Passage given -

--- start ---

Saturday, 17 March 2012

One Big Family - The Next 10 Years

It was my last full day here today, before I jump on a plane back to England and to my gorgeous family.
Nicky and I had a meeting today with all of the people who work for the Trust in Kenya. It was the culmination of the week for me and a chance for us to reflect together on the things that have been achieved in the ten years that we have been working in Kisumu and the surrounding provinces.

It was also a time to share our vision and ambition for what we believe that God has put into our hearts for the next 10 years of the Trust’s work here.

The day started slowly.

Moses is an immensely talented musician, songwriter and worship leader and over the last few weeks he has got together with some musician friends to record his debut album at a small studio in Kisumu.

We have listened to it in the car on all of our journeys over the last few days. It is full of familiar songs, which we sing in church and in fellowship whenever we are here. They are not songs from a book, but songs written by Moses from a life’s experience as a pastor, a teacher and a worship leader.

On Thursday Moses received a phone call inviting him to be at Lake Victoria Radio at 10:00 this morning to talk about his album, his inspirations and his faith and for them to play a selection of songs from his album.

Lake Victoria Radio broadcast to Western Kenya, around the Lake Shore, from Southern Nyanza and the Tanzania border right across to Busia and the border with Uganda.

Moses was accompanied by Nicky and by Isaiah, one of the boys from Kibos who has recently graduated from high school. Isaiah loves music and has not come down from the adrenaline rush of talking on the radio. He is a minor celebrity around Kibos these days!

Moses media experience was over by 11:30 and we met on the terrace at Sunset with Paul James to continue where we left off yesterday, talking and sharing about the children in the various programs we run.

At 2pm the other workers arrived.

John, Anton, Boniface and Paul James talked, while Moses rushed off to run a couple of errands, before returning an hour (or two) later with Tatu and Verity, their 6 month old daughter.

This was a precious time for Nicky and I. A chance, together, to reflect on where the Trust has been and where we are going.

John has been with us since the early days of 2004. He knows what life is like on the streets, having faced hardship and tragedy in his youth. He is a quietly spoken man with a passion to help change the lives of young people help back by poverty.

Anton has also worked with the Trust since 2004. He is young, but more than willing to learn and happy to try his hand at anything he is asked to do.

Boniface is one of the biggest miracles of the last 10 years. A former dealer in marijuana and other drugs he was feared around the rubbish tip. He is now a reformed man. He has attended bible college for the last three years and currently acts as the pastor and leader of the fellowship in Kachok, under the watchful stewardship of Moses.

--- end ---

Exercises to complete -
1/ In the Kisumu blog post, what time was Moses asked to be at Lake Victoria Radio?
2/ Carry the Kisumu blog post forward from the end of the paragraph about Boniface.
The listing after this post has nothing to do with it.

Extracted entries -
--- start ---

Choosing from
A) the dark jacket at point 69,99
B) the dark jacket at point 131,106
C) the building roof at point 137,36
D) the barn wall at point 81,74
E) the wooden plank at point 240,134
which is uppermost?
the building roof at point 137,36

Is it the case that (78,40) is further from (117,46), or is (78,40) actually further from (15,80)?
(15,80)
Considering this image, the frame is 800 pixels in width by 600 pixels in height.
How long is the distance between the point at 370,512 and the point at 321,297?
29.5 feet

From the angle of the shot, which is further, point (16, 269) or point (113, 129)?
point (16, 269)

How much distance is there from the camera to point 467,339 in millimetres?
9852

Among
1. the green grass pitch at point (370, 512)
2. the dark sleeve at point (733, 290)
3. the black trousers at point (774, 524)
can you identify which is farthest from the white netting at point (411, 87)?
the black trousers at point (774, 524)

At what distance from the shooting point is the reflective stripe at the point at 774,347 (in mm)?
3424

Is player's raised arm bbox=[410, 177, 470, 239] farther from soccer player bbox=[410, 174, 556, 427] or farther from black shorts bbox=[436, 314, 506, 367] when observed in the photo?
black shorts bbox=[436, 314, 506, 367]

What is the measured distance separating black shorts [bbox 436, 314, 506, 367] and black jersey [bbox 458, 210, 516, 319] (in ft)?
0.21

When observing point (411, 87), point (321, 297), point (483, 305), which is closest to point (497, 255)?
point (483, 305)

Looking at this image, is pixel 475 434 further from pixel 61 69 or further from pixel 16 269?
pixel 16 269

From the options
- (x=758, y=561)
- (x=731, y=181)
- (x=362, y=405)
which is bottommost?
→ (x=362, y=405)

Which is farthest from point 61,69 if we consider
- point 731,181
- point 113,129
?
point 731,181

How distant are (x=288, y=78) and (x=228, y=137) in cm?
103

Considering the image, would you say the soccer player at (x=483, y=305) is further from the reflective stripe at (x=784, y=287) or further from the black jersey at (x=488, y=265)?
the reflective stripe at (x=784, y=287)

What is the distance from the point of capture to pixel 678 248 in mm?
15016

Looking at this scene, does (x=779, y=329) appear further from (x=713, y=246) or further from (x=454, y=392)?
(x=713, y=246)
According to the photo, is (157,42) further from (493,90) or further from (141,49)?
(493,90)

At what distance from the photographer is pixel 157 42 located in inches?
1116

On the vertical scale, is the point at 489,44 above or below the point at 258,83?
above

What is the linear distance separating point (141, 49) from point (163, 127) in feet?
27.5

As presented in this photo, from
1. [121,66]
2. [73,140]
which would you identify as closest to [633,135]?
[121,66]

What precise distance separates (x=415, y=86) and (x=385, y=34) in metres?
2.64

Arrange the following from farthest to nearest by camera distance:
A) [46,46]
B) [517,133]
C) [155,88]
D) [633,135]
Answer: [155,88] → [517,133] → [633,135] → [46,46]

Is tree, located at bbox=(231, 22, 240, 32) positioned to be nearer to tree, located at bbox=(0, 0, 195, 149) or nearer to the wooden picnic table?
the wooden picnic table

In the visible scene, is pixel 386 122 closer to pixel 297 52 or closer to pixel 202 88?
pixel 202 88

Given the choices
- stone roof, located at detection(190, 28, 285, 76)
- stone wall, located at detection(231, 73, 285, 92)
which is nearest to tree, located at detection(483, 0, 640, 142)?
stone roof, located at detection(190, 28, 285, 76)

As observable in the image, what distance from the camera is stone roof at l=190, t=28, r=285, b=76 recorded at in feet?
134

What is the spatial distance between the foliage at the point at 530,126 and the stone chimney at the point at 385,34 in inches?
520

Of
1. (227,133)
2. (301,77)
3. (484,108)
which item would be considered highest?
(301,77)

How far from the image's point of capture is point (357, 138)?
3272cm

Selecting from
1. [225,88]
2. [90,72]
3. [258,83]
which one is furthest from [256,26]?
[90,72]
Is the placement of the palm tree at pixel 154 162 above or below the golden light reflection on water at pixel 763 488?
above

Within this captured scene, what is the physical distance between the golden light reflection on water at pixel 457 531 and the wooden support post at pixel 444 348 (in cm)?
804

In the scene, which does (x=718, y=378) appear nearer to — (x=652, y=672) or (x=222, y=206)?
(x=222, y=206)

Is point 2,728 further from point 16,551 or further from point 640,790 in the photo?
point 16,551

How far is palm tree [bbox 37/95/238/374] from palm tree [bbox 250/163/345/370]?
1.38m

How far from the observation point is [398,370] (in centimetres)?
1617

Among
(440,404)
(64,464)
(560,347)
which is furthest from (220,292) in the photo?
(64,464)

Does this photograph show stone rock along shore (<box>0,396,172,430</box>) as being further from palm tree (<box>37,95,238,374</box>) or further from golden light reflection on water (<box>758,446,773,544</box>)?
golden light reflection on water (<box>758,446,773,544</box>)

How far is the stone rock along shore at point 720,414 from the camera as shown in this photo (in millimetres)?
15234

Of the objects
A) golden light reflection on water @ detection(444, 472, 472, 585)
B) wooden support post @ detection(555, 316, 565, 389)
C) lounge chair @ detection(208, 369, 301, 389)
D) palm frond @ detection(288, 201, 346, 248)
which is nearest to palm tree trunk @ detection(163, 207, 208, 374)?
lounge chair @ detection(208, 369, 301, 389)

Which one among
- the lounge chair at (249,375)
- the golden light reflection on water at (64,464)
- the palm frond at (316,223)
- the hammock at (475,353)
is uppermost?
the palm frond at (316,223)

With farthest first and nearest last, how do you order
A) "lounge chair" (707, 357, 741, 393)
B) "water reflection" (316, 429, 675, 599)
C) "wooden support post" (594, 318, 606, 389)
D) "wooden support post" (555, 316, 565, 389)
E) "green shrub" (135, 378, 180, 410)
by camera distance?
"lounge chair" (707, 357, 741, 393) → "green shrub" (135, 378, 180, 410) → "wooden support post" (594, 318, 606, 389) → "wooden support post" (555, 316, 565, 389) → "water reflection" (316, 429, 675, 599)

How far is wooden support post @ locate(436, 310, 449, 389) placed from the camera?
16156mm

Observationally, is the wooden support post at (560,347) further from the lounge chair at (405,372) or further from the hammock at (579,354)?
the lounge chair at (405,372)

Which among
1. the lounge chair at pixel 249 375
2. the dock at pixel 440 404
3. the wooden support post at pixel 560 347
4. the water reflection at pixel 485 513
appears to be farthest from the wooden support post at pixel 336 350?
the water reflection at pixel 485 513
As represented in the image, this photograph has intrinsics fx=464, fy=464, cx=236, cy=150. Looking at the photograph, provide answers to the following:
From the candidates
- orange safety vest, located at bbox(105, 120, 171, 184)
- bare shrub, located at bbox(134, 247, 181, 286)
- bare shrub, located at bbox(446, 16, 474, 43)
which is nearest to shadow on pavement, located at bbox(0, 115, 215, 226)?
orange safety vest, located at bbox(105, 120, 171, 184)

--- end ---

Expected results -
1/ 10:00 in the morning.

2/
Paul James joined us just as we took the first boys from the streets. He was an itinerant teacher, offering home tuition in the estates around where we worked. Tatu met with him one day and suggested he come to work with some of our first street boys. His role has flourished since those days and he now runs the Trust’s smaller rehabilitation centre and home in Mamboleo. Along with Moses he is a Director of our local board.

We would not be talking about a work of 10 years without the passion and calling of Moses and Tatu. A husband and wife team wholly dedicated to changing the lives of street children. They have made their home a place of hope, where desperate children find love, compassion, stability and a new family life.

As we met, we went round each person in turn and asked everyone what they are most proud of over the last 10 years.

Each person talked of the transformation they had seen in the lives of different street children, the most desperate, the dirtiest, the most ragged, the ones that ran away the most frequently. Lives, for the most part, transformed by the grace and the love of God and the work of these men and women in His name.

We have had many successes, boys in training, those who have graduated high school, those who are now in college or considering new courses and options. There are many stories too of children who had gone through the program and who were now settled at home.

We can’t forget those we had not reached, or for whom the call of the streets was too great. Boys who entered one of our homes, but were not ready to accept the discipline needed to be part of a home or class in school.

For those boys we are sad and we hope and pray that another chance, at a different time, might find them in a more accepting place.

And so we turned to the future.

A call to work in the kingdom of God isn’t one that is for the short term. It is a lifetime’s work, a prophetic destiny, and one that finds fulfilment in the prayerful giving of time, thought and labour.

Nicky shared the scriptures she was blessed with when we began the work, from Isaiah 61,, she talked of a garment of praise replacing a spirit of despair, that sense of hopelessness from the streets replaced with thoughts of college and careers.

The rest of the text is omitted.